> WORK INSTRUCTIONS:
**a.** From the volleyball match report, extract the passage that begins at the words "Sweat and Summer Ross" and stops after the words "closed to 9-7.", copying it word for word.
**b.** Summarize the volleyball match report in three sentences.

> SOURCE DOCUMENT:
The women’s final had all the ingredients of a great match and at the beginning of the first set, Ross, hobbled by the dislocated right big toe, was barely able to move, and appeared to muster only half of her jump. Her formidable jump serve was replaced by a less effective standing floater.
Sweat and Summer Ross jumped out to an 8-2 lead on the good side, giving the appearance that they would run away with the match given April’s lack of mobility. Fendrick, however, came up with some tough serving of her on on the good side, and closed to 9-7.
April hit a standing trickler ace to make it 10-10, and the game was on. April’s mobility and leap improved markedly throughout the set to the point where she was jump floating effectively by the end of the set. Although April was not the world-beating left-sider that we know, she was still April Ross, and played effectively enough to keep it close until she finished set one with a one-handed overhand dig-on-one for 24-22.
In set two, Sweat and Summer changed strategies, serving Fendrick instead. Fendrick sided out effectively and April read Sweat and Summer’s shots effectively to a 17-12 lead.
Summer responded with a responded with two blocks to reduce their deficit to 17-14, but then committed a hitting error for 18-14.

> MATERIAL PROVIDED:
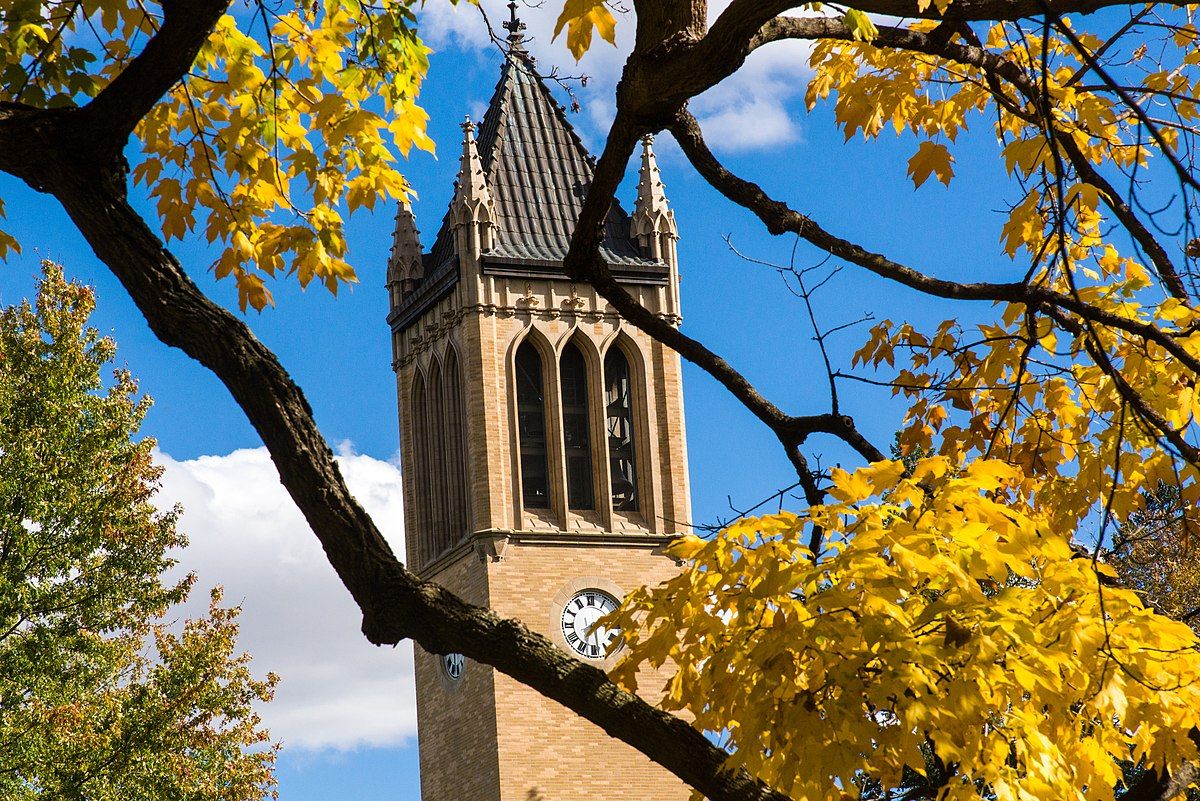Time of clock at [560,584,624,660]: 7:28
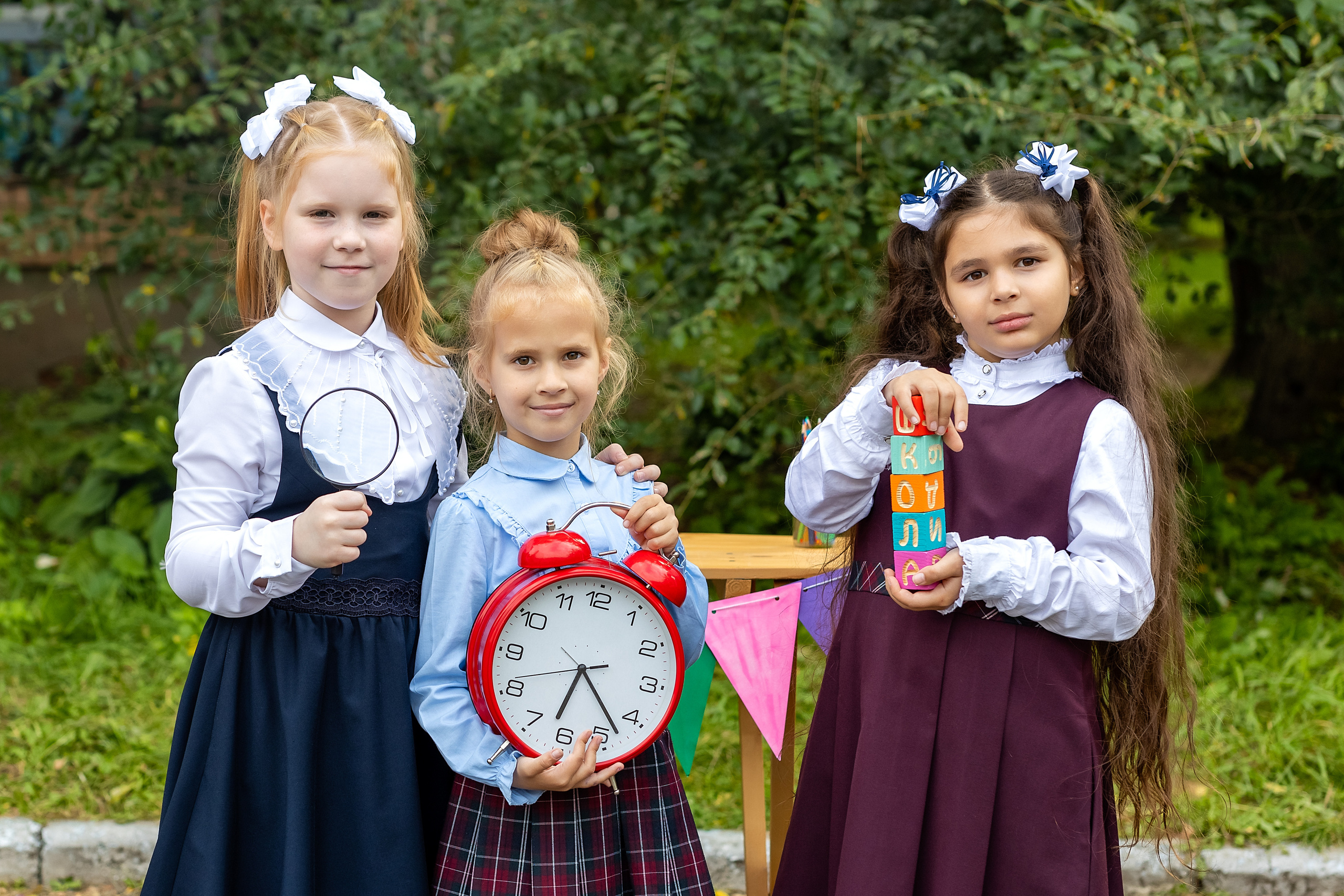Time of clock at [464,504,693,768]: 6:22
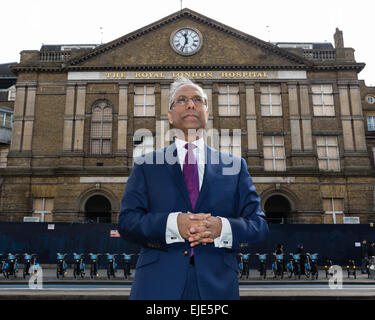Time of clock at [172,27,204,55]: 11:33
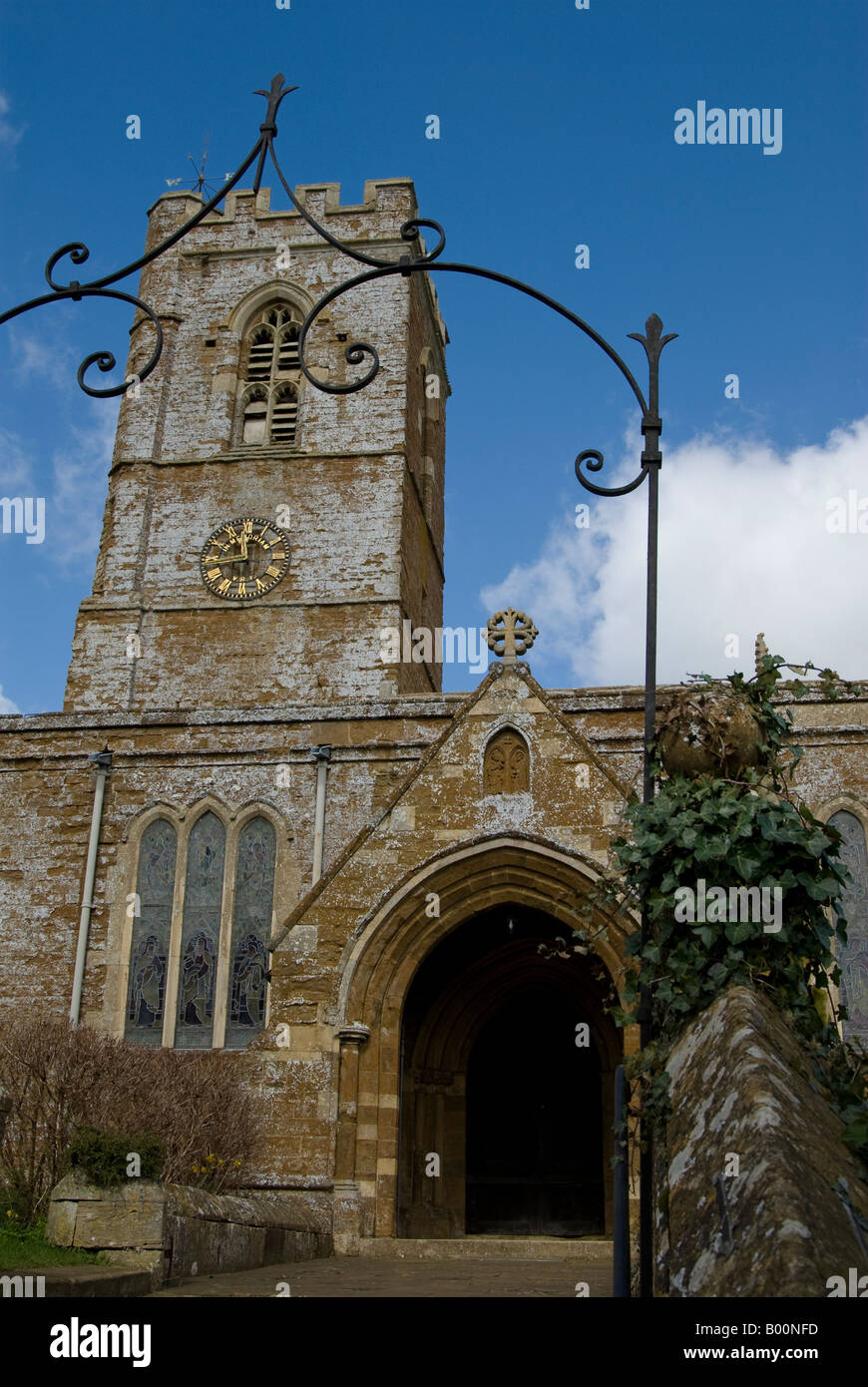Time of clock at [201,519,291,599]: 11:44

> RESULTS IN ORDER:
**a.**
Sweat and Summer Ross jumped out to an 8-2 lead on the good side, giving the appearance that they would run away with the match given April’s lack of mobility. Fendrick, however, came up with some tough serving of her on on the good side, and closed to 9-7.

**b.** Hobbled by a dislocated right big toe, April Ross barely moved early in the women's final, and Sweat and Summer Ross went ahead 8-2 before Fendrick's serving closed the gap to 9-7. April's mobility improved through the first set, and she ended it 24-22 with a one-handed overhand dig-on-one. In set two, Sweat and Summer served Fendrick instead, but April and Fendrick reached a 17-12 lead, and Summer's two blocks cut it to 17-14 before a hitting error made it 18-14.